Reproduce the passage on Canada's emissions agenda between "To address these" and "for the health of Canadians and their environment.", inclusive, swapping "transformation" for "overhaul".

— Begin Text to read —

Canada's New Government has launched a concrete and realistic agenda to protect the health of Canadians, to improve environmental quality, and to position Canada as a clean energy superpower. Canada has historically relied on a variety of non-compulsory measures to reduce air emissions. However, these have not proved sufficient to reduce the health and environmental risks across the country. Overall, Canada is lagging behind other countries. For example, according to an Organisation for Economic Co-operation and Development (OECD) study, Canada ranks near the bottom of all OECD countries in terms of per capita and total emissions of smog-causing pollutants. While Canada accounts for just 2% of global greenhouse gas emissions, its per capita emissions are among the highest in the world and continue to increase.

The proposed framework is comprehensive and includes mandatory and enforceable reductions in emissions of greenhouse gases and air pollutants that will deliver tangible benefits to the health of Canadians and their environment. It also engages all Canadians to take significant, measurable action at home, in Canada.

Climate change is a global issue of major concern for Canadians. It is crucial that Canada do its part to address its own contribution to global climate change. Air pollution is a significant threat to human health and the Canadian environment. In order to address the real concerns of Canadians suffering from the health effects of air pollution, and to clean up Canada's environment, the government must act to reduce emissions of air pollutants.

To address these challenges in a coordinated way will require nothing short of a complete transformation in the capital stock of energy producing and consuming businesses and households across Canada. While cooperation among all orders of government will be required, only the Government of Canada is uniquely situated to lead on this issue if we are to meet the challenge in a cost-effective manner that will ensure the continued competitiveness of the Canadian economy. The government's regulatory framework will provide a nationally-consistent level of protection for the health of Canadians and their environment.

Making significant progress on environmental issues is a key priority for this government. In the Speech from the Throne in October 2006, the government committed to "take measures to achieve tangible improvements in our environment, including reductions in pollution and greenhouse gas emissions".

— End Text to read —
— Begin Extracted material —

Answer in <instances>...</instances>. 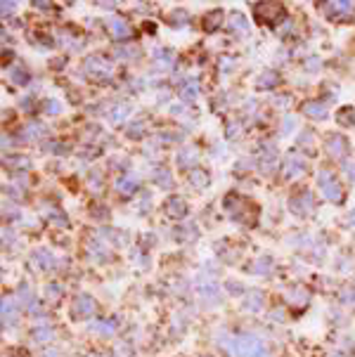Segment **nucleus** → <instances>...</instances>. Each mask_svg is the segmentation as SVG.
<instances>
[{"label": "nucleus", "mask_w": 355, "mask_h": 357, "mask_svg": "<svg viewBox=\"0 0 355 357\" xmlns=\"http://www.w3.org/2000/svg\"><path fill=\"white\" fill-rule=\"evenodd\" d=\"M320 184H322L324 187V192H327V196H329V199H334V201H339V199H341V189H339V184L334 182H329V178H320Z\"/></svg>", "instance_id": "obj_2"}, {"label": "nucleus", "mask_w": 355, "mask_h": 357, "mask_svg": "<svg viewBox=\"0 0 355 357\" xmlns=\"http://www.w3.org/2000/svg\"><path fill=\"white\" fill-rule=\"evenodd\" d=\"M305 111H308V114H317V116H324V109L317 107V104H308V107H305Z\"/></svg>", "instance_id": "obj_3"}, {"label": "nucleus", "mask_w": 355, "mask_h": 357, "mask_svg": "<svg viewBox=\"0 0 355 357\" xmlns=\"http://www.w3.org/2000/svg\"><path fill=\"white\" fill-rule=\"evenodd\" d=\"M235 350H232V355L235 357H260L263 355V346L256 343V341H249V338H239L235 343Z\"/></svg>", "instance_id": "obj_1"}]
</instances>
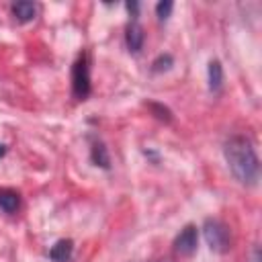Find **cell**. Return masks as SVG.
<instances>
[{
	"label": "cell",
	"instance_id": "7",
	"mask_svg": "<svg viewBox=\"0 0 262 262\" xmlns=\"http://www.w3.org/2000/svg\"><path fill=\"white\" fill-rule=\"evenodd\" d=\"M10 10H12V16H14L18 23H31V20L37 16V4L27 2V0L14 2V4L10 6Z\"/></svg>",
	"mask_w": 262,
	"mask_h": 262
},
{
	"label": "cell",
	"instance_id": "8",
	"mask_svg": "<svg viewBox=\"0 0 262 262\" xmlns=\"http://www.w3.org/2000/svg\"><path fill=\"white\" fill-rule=\"evenodd\" d=\"M20 207V194L12 188H0V209L4 213H16Z\"/></svg>",
	"mask_w": 262,
	"mask_h": 262
},
{
	"label": "cell",
	"instance_id": "1",
	"mask_svg": "<svg viewBox=\"0 0 262 262\" xmlns=\"http://www.w3.org/2000/svg\"><path fill=\"white\" fill-rule=\"evenodd\" d=\"M223 156L233 178L244 186H256L260 178V160L254 143L246 135H231L223 145Z\"/></svg>",
	"mask_w": 262,
	"mask_h": 262
},
{
	"label": "cell",
	"instance_id": "4",
	"mask_svg": "<svg viewBox=\"0 0 262 262\" xmlns=\"http://www.w3.org/2000/svg\"><path fill=\"white\" fill-rule=\"evenodd\" d=\"M196 246H199V229L196 225L188 223L174 237V252L180 256H192L196 252Z\"/></svg>",
	"mask_w": 262,
	"mask_h": 262
},
{
	"label": "cell",
	"instance_id": "16",
	"mask_svg": "<svg viewBox=\"0 0 262 262\" xmlns=\"http://www.w3.org/2000/svg\"><path fill=\"white\" fill-rule=\"evenodd\" d=\"M4 154H6V145H4V143H0V158H2Z\"/></svg>",
	"mask_w": 262,
	"mask_h": 262
},
{
	"label": "cell",
	"instance_id": "17",
	"mask_svg": "<svg viewBox=\"0 0 262 262\" xmlns=\"http://www.w3.org/2000/svg\"><path fill=\"white\" fill-rule=\"evenodd\" d=\"M158 262H174L172 258H162V260H158Z\"/></svg>",
	"mask_w": 262,
	"mask_h": 262
},
{
	"label": "cell",
	"instance_id": "9",
	"mask_svg": "<svg viewBox=\"0 0 262 262\" xmlns=\"http://www.w3.org/2000/svg\"><path fill=\"white\" fill-rule=\"evenodd\" d=\"M207 72H209V90L213 94H217L221 90V86H223V68H221V63L217 59H211Z\"/></svg>",
	"mask_w": 262,
	"mask_h": 262
},
{
	"label": "cell",
	"instance_id": "3",
	"mask_svg": "<svg viewBox=\"0 0 262 262\" xmlns=\"http://www.w3.org/2000/svg\"><path fill=\"white\" fill-rule=\"evenodd\" d=\"M90 61H88V53H80L72 66V92L74 98L78 100H86L90 96Z\"/></svg>",
	"mask_w": 262,
	"mask_h": 262
},
{
	"label": "cell",
	"instance_id": "13",
	"mask_svg": "<svg viewBox=\"0 0 262 262\" xmlns=\"http://www.w3.org/2000/svg\"><path fill=\"white\" fill-rule=\"evenodd\" d=\"M172 8H174V2H170V0L158 2V4H156V14H158V18H160V20H166V18L170 16Z\"/></svg>",
	"mask_w": 262,
	"mask_h": 262
},
{
	"label": "cell",
	"instance_id": "5",
	"mask_svg": "<svg viewBox=\"0 0 262 262\" xmlns=\"http://www.w3.org/2000/svg\"><path fill=\"white\" fill-rule=\"evenodd\" d=\"M125 43H127V49H129L131 53H139V51H141V47H143V29H141V25L137 23V18H133V20L127 25Z\"/></svg>",
	"mask_w": 262,
	"mask_h": 262
},
{
	"label": "cell",
	"instance_id": "2",
	"mask_svg": "<svg viewBox=\"0 0 262 262\" xmlns=\"http://www.w3.org/2000/svg\"><path fill=\"white\" fill-rule=\"evenodd\" d=\"M203 235H205V239H207V244H209V248L213 252H217V254L229 252V248H231V235H229V229H227V225L223 221L213 219V217L205 219V223H203Z\"/></svg>",
	"mask_w": 262,
	"mask_h": 262
},
{
	"label": "cell",
	"instance_id": "14",
	"mask_svg": "<svg viewBox=\"0 0 262 262\" xmlns=\"http://www.w3.org/2000/svg\"><path fill=\"white\" fill-rule=\"evenodd\" d=\"M250 262H262V254H260V248H258V246H254V248H252Z\"/></svg>",
	"mask_w": 262,
	"mask_h": 262
},
{
	"label": "cell",
	"instance_id": "12",
	"mask_svg": "<svg viewBox=\"0 0 262 262\" xmlns=\"http://www.w3.org/2000/svg\"><path fill=\"white\" fill-rule=\"evenodd\" d=\"M170 66H172V55H170V53H160V55L151 61V72L158 74V72L170 70Z\"/></svg>",
	"mask_w": 262,
	"mask_h": 262
},
{
	"label": "cell",
	"instance_id": "10",
	"mask_svg": "<svg viewBox=\"0 0 262 262\" xmlns=\"http://www.w3.org/2000/svg\"><path fill=\"white\" fill-rule=\"evenodd\" d=\"M90 160H92L94 166H100L104 170L111 168V158H108V151H106V147H104L102 141H94L92 143V147H90Z\"/></svg>",
	"mask_w": 262,
	"mask_h": 262
},
{
	"label": "cell",
	"instance_id": "11",
	"mask_svg": "<svg viewBox=\"0 0 262 262\" xmlns=\"http://www.w3.org/2000/svg\"><path fill=\"white\" fill-rule=\"evenodd\" d=\"M147 108L151 111V115H154L156 119H160V121H164V123H170V121H172V113H170L164 104H160V102H147Z\"/></svg>",
	"mask_w": 262,
	"mask_h": 262
},
{
	"label": "cell",
	"instance_id": "15",
	"mask_svg": "<svg viewBox=\"0 0 262 262\" xmlns=\"http://www.w3.org/2000/svg\"><path fill=\"white\" fill-rule=\"evenodd\" d=\"M127 10L133 18H137V10H139V4L137 2H127Z\"/></svg>",
	"mask_w": 262,
	"mask_h": 262
},
{
	"label": "cell",
	"instance_id": "6",
	"mask_svg": "<svg viewBox=\"0 0 262 262\" xmlns=\"http://www.w3.org/2000/svg\"><path fill=\"white\" fill-rule=\"evenodd\" d=\"M72 254H74V242L72 239H57L51 250H49V258L51 262H70L72 260Z\"/></svg>",
	"mask_w": 262,
	"mask_h": 262
}]
</instances>
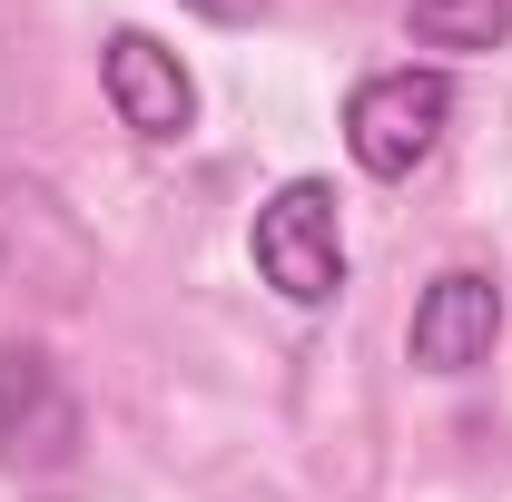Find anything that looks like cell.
I'll return each mask as SVG.
<instances>
[{"mask_svg": "<svg viewBox=\"0 0 512 502\" xmlns=\"http://www.w3.org/2000/svg\"><path fill=\"white\" fill-rule=\"evenodd\" d=\"M256 276L286 296V306H325L345 286V237H335V188L325 178H286V188L256 207Z\"/></svg>", "mask_w": 512, "mask_h": 502, "instance_id": "obj_2", "label": "cell"}, {"mask_svg": "<svg viewBox=\"0 0 512 502\" xmlns=\"http://www.w3.org/2000/svg\"><path fill=\"white\" fill-rule=\"evenodd\" d=\"M99 79H109L119 128H138V138H188L197 89H188V69H178V50H158L148 30H119V40L99 50Z\"/></svg>", "mask_w": 512, "mask_h": 502, "instance_id": "obj_5", "label": "cell"}, {"mask_svg": "<svg viewBox=\"0 0 512 502\" xmlns=\"http://www.w3.org/2000/svg\"><path fill=\"white\" fill-rule=\"evenodd\" d=\"M404 20L424 50H503L512 0H404Z\"/></svg>", "mask_w": 512, "mask_h": 502, "instance_id": "obj_6", "label": "cell"}, {"mask_svg": "<svg viewBox=\"0 0 512 502\" xmlns=\"http://www.w3.org/2000/svg\"><path fill=\"white\" fill-rule=\"evenodd\" d=\"M453 119V79L444 69H375L355 99H345V148L365 178H414L434 158V138Z\"/></svg>", "mask_w": 512, "mask_h": 502, "instance_id": "obj_1", "label": "cell"}, {"mask_svg": "<svg viewBox=\"0 0 512 502\" xmlns=\"http://www.w3.org/2000/svg\"><path fill=\"white\" fill-rule=\"evenodd\" d=\"M493 335H503V286L493 276H473V266H453L424 286V306H414V365L424 375H473V365H493Z\"/></svg>", "mask_w": 512, "mask_h": 502, "instance_id": "obj_4", "label": "cell"}, {"mask_svg": "<svg viewBox=\"0 0 512 502\" xmlns=\"http://www.w3.org/2000/svg\"><path fill=\"white\" fill-rule=\"evenodd\" d=\"M69 453H79V394L60 384L50 355L10 345L0 355V463L10 473H60Z\"/></svg>", "mask_w": 512, "mask_h": 502, "instance_id": "obj_3", "label": "cell"}]
</instances>
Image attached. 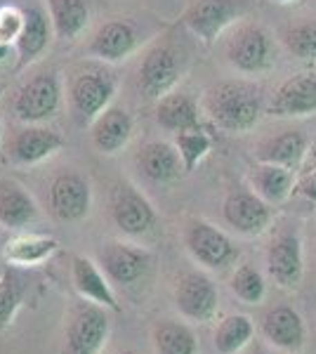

— End Extracted material —

--- Final answer ---
To address these challenges in a coordinated way will require nothing short of a complete overhaul in the capital stock of energy producing and consuming businesses and households across Canada. While cooperation among all orders of government will be required, only the Government of Canada is uniquely situated to lead on this issue if we are to meet the challenge in a cost-effective manner that will ensure the continued competitiveness of the Canadian economy. The government's regulatory framework will provide a nationally-consistent level of protection for the health of Canadians and their environment.